Purpose-made bike computers are tough, and usually have resistive touch screens rather than capacitive screens. This means they function better with sweaty hands or in damp conditions.
While there is a wide variety of units out there from very cheap to eye-wateringly expensive, you don’t need to drop a lot of coin. Being able to record and display heart rate, cadence (pedalling rate), power (if you have a power meter), speed and route, and upload to your choice of web- or PC-based application is all you need.
Ergo Trainer or Rollers
My first encounter with backyard cycling training on a resistance trainer had me convinced they were the training device from hell. After half an hour, I was done.

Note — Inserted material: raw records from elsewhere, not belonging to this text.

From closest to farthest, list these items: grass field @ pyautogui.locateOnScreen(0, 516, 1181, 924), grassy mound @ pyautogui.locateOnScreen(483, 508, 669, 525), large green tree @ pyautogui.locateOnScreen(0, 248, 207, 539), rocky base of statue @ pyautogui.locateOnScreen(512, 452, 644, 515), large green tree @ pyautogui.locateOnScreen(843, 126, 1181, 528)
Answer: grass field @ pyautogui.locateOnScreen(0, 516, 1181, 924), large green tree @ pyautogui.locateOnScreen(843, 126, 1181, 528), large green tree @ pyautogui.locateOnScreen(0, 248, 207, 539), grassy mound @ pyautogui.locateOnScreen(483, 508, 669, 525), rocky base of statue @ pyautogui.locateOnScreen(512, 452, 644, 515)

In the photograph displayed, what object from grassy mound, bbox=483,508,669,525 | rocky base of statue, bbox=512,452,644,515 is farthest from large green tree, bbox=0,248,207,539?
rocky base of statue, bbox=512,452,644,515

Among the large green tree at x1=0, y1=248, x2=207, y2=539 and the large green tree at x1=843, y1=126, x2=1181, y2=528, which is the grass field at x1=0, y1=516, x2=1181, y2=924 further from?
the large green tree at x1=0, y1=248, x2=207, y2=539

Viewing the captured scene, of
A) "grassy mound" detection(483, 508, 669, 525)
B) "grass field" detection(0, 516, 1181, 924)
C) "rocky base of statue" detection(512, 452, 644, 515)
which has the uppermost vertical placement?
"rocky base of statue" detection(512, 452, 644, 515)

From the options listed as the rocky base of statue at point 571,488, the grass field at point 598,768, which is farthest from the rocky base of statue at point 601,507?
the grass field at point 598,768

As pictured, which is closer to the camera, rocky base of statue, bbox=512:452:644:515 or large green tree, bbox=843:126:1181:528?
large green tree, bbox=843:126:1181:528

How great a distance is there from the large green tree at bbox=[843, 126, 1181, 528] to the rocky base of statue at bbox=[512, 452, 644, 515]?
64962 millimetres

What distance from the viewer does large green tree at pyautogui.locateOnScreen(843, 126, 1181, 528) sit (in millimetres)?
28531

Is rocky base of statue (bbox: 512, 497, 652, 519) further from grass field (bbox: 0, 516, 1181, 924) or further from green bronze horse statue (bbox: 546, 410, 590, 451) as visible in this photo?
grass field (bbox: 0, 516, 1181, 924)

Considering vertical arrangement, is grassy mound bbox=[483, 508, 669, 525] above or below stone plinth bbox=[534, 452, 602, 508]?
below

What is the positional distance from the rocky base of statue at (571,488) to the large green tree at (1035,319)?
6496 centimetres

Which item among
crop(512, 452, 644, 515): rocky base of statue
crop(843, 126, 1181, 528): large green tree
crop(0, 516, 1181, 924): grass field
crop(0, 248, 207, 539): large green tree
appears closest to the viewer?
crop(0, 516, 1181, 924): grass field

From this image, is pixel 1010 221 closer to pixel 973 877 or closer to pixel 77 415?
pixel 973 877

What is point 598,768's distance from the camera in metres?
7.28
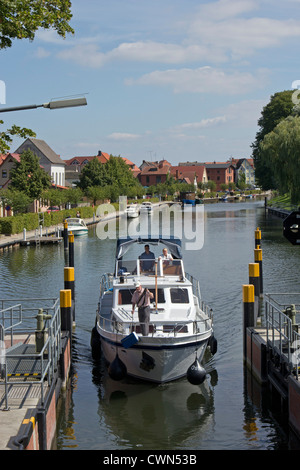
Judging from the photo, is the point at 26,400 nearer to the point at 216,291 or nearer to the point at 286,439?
the point at 286,439

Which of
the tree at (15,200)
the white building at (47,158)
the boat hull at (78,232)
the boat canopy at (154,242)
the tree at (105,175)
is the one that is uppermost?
the white building at (47,158)

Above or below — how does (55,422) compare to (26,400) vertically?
below

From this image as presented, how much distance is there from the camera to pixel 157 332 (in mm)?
17078

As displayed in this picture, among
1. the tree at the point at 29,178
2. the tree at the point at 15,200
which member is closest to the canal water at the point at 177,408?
the tree at the point at 15,200

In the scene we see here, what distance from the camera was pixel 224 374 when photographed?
18.8 meters

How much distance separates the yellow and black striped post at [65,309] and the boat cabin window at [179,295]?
320 cm

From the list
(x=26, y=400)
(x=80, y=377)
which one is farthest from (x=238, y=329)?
(x=26, y=400)

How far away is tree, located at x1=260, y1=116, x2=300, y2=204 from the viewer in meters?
54.2

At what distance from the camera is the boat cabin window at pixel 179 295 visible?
19328mm

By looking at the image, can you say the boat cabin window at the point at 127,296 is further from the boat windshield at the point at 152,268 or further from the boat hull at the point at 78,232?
the boat hull at the point at 78,232

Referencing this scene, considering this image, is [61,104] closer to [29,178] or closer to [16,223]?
[16,223]

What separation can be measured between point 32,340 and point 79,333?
573 cm

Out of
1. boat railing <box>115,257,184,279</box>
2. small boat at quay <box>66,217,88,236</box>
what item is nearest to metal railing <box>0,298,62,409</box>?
boat railing <box>115,257,184,279</box>

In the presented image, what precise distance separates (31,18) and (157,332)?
32.8ft
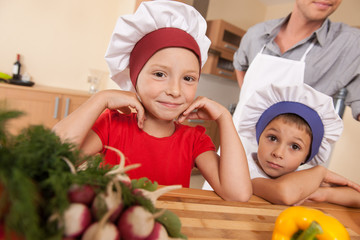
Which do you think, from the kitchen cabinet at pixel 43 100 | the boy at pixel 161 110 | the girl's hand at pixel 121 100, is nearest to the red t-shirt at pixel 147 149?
the boy at pixel 161 110

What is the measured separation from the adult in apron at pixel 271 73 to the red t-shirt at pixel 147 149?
0.42 m

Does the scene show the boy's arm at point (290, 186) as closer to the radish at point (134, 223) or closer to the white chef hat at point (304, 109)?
the white chef hat at point (304, 109)

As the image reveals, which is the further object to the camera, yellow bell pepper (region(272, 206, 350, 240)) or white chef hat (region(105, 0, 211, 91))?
white chef hat (region(105, 0, 211, 91))

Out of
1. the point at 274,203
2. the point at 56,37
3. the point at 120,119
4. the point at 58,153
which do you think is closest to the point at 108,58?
the point at 120,119

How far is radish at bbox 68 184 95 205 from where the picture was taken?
0.33 meters

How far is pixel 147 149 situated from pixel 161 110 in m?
0.21

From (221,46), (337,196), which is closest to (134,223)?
(337,196)

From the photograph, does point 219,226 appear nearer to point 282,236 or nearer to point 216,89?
point 282,236

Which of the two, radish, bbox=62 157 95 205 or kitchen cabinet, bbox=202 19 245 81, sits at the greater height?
kitchen cabinet, bbox=202 19 245 81

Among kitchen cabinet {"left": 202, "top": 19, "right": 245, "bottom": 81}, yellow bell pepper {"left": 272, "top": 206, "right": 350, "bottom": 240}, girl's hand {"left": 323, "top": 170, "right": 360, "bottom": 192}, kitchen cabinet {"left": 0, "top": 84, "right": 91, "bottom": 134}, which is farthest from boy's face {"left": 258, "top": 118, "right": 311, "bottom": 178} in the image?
kitchen cabinet {"left": 202, "top": 19, "right": 245, "bottom": 81}

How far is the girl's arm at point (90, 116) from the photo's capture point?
2.73 ft

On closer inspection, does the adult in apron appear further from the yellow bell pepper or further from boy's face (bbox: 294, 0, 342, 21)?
the yellow bell pepper

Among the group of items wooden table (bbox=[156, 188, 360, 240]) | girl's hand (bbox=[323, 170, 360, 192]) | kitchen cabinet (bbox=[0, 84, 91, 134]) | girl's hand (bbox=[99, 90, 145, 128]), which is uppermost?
girl's hand (bbox=[99, 90, 145, 128])

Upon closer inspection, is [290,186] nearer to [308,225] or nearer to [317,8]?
[308,225]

Amazed and scratching my head, I wondered how people could apparently do sessions of an hour or more in their garage during bad weather and stay sane.
I’ve since come to appreciate their virtues. As a way of consistently getting in a decent workout when the weather is too wet, cold or windy to safely venture outside they’re hard to beat. And yes, I’ve since joined the insane mob doing efforts of two hours or more.

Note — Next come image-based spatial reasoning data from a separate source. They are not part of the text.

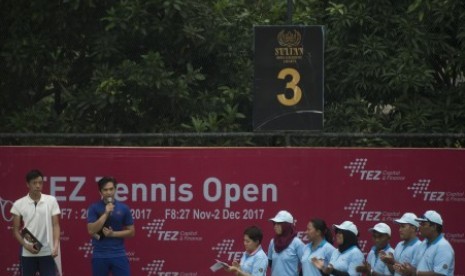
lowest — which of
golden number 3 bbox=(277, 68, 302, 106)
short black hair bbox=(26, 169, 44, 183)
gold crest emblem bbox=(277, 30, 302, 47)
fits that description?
short black hair bbox=(26, 169, 44, 183)

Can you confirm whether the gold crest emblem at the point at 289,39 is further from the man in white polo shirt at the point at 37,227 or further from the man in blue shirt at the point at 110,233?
the man in white polo shirt at the point at 37,227

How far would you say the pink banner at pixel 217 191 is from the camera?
1352 centimetres

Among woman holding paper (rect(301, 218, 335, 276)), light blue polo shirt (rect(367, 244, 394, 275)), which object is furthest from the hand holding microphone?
light blue polo shirt (rect(367, 244, 394, 275))

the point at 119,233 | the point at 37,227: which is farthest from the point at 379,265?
the point at 37,227

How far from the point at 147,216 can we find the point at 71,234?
0.99 m

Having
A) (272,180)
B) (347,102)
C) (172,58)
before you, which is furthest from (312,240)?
(172,58)

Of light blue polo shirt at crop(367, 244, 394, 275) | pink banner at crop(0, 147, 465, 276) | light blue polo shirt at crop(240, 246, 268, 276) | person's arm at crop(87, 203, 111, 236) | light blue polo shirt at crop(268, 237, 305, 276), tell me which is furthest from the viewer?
pink banner at crop(0, 147, 465, 276)

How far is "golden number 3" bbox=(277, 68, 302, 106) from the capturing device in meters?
13.4

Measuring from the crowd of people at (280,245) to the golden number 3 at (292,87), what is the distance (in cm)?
211

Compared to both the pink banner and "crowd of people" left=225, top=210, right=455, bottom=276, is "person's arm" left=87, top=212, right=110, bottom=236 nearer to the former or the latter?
the pink banner

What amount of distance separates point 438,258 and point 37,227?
186 inches

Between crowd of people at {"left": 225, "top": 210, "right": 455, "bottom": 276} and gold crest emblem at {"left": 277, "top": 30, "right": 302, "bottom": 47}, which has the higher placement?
gold crest emblem at {"left": 277, "top": 30, "right": 302, "bottom": 47}

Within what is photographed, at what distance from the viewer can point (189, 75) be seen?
1434 centimetres

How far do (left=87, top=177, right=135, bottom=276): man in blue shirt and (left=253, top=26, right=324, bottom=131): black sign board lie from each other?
214cm
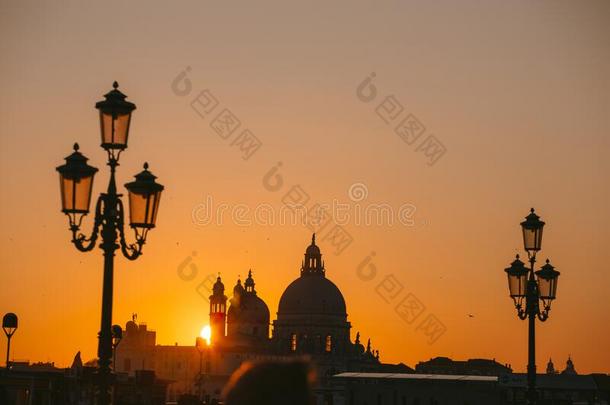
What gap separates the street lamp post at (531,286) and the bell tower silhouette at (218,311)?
123022 millimetres

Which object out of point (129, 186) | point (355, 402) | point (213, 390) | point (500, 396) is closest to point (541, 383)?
point (500, 396)

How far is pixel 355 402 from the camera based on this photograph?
11444 cm

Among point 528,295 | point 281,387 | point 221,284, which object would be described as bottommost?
point 281,387

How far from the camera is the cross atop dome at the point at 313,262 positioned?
164 m

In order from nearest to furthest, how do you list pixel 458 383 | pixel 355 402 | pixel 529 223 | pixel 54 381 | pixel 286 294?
pixel 529 223, pixel 54 381, pixel 458 383, pixel 355 402, pixel 286 294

The trick is in how you set up your pain cave. You need a big-arse industrial fan to keep you cool and something to keep your attention focussed on doing the efforts instead of the screaming of your legs.
Industrial fans are readily available from Bunnings, and I purchased this pedestal fan unit. It turned out to be overkill – even in summer I need a long sleeve jersey and thermal underneath on the minimum setting. Any loose papers need to be put away lest they be blown into next week. It’s not easy to store out of the way when not in use either. Something more like the smaller floor fan below would be more suitable and convenient to store.

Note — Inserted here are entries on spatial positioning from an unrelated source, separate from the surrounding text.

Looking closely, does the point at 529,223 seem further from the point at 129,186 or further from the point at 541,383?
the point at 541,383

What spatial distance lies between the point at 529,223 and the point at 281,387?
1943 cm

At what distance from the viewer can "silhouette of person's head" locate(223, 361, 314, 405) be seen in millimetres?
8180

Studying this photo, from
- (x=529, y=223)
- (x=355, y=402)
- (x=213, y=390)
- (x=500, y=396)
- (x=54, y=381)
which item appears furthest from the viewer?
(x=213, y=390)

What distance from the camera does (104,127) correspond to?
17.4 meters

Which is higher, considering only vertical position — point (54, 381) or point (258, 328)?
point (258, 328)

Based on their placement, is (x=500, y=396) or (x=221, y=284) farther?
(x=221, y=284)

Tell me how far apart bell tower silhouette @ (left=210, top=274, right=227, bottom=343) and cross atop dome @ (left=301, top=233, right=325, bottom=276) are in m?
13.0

For distraction from suffering incorporating a great cycling training program, I’m a happy customer of The Sufferfest video series. They’re not at all like boring coaching sessions from spin or trainer classes, where the scene is set inside a gym, and all you have to keep your mind off the burning in your legs is a coach with a stopwatch yelling at you,
The Sufferfest uses real POV footage from the Grand Tours, mountain bike races, cyclocross, snow biking, and track events to place you in the middle of the action. Audio and visual cues tell you when
to ramp it up and when to back off for the interval sessions, the music is excellent, and the gallows humour keeps you entertained.
For those who are likely to incorporate indoor sessions as part of their regular cycling training schedule, interactive trainers like the Wahoo Kickr and a Zwift subscription are hard to beat. These internet-connected trainers automatically vary the resistance to match the virtual terrain. You can train with and race against people from all over the world, making indoor training into computer game. It worked spectacularly for Mathew Hayman, who used Zwift to keep fit while recovering from a broken arm to go on and win the 2016 edition of Paris-Roubaix. https://www.youtube.com/watch?v=7dBpdDlHDKw
Software Tools: Strava, Training Peaks, and Golden Cheetah
Strava is like Facebook for athletes. It introduces a competitive element with segments and leader boards, enabling you to keep track of your progress as your cycling training improves your fitness. Comparing times on climb segments with your mates for bragging rights and trash talking kicks along your motivation. The Premium subscription offers power analysis, and calculates a suffer score off heart rate that is similar to Training Peaks’ heart rate Training Stress Score (hrTSS).
I find the Training Stress Score (either heartrate or power) is extremely useful measure for managing my cycling training load and ensuring my enthusiasm doesn’t get the better of me – ramping up by more than 10% per week is usually considered unwise and I’ve learned the hard way that going over this results in injury or illness.
Golden Cheetah is a free, open source power analysis package for your laptop computer that does most of what Training Peaks does if you are a self-coached athlete. However, if you want to work with a coach then Training Peaks is the better option as you can share your workout results with them on line.